In the instruction on distressed microfinance loans below, which association gave the opinion that the Commission cites?

======== PASSAGE ========

COMMISSION DE SUPERVISION BANCAIRE ET FINANCIERE

INSTRUCTION NO. 002/2019-CSBF RELATIVE TO DISTRESSED LOANS OF MICROFINANCE INSTITUTIONS


The Commission de Supervision Bancaire et Financière (CSBF),

Having regard to Law No. 95-030 of February 22, 1996, relating to the activity and control of credit institutions, as amended,

Having regard to Law No. 2017-026 of February 8, 2018, on microfinance,

Having regard to Instruction No. 001/05-CSBF of June 1, 2005, relating to the accounting plan for credit institutions (PCEC),

Having regard to the opinion formulated by the Professional Association of Microfinance Institutions (APIMF),

DECIDES

Article 1 – Purpose

The purpose of this instruction is to:

  • define the rules for downgrading loans of microfinance institutions, abbreviated as "MFI", to distressed loans;
  • clarify the rules for establishing provisions intended to cover risks on their credit operations;
  • set the rules for accounting for these distressed loans.

======== DATA SHOWN ========

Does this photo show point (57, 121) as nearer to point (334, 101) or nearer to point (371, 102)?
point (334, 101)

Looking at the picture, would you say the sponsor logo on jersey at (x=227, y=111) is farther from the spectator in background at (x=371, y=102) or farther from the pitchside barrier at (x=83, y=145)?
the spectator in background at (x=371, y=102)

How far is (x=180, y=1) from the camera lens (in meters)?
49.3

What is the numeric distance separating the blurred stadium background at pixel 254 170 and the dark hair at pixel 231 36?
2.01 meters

========
======== DATA SHOWN ========

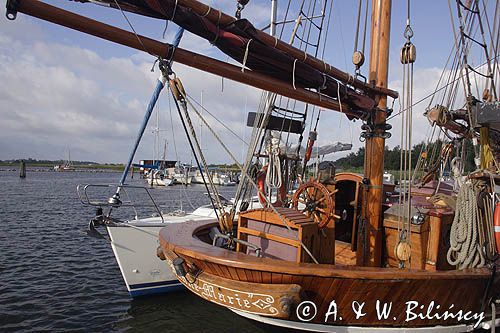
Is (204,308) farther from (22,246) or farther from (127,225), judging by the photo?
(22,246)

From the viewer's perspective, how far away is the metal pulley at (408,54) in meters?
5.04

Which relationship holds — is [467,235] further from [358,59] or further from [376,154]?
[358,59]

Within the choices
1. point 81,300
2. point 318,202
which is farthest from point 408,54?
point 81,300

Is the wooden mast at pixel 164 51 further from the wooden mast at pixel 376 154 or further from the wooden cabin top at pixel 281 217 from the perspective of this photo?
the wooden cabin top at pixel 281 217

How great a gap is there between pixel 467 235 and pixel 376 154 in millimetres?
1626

========
======== DATA SHOWN ========

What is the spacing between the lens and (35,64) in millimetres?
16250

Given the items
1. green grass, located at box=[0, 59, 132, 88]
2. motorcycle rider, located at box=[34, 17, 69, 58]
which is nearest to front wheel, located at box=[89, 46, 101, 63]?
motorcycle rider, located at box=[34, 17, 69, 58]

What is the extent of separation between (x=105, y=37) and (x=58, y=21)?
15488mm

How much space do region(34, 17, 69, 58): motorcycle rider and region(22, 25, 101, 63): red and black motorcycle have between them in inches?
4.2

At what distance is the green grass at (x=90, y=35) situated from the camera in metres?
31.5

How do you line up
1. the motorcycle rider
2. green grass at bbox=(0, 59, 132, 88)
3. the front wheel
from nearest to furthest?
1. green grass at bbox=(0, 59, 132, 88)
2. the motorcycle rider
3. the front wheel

========

- **WRITTEN RESPONSE**
The Professional Association of Microfinance Institutions (APIMF).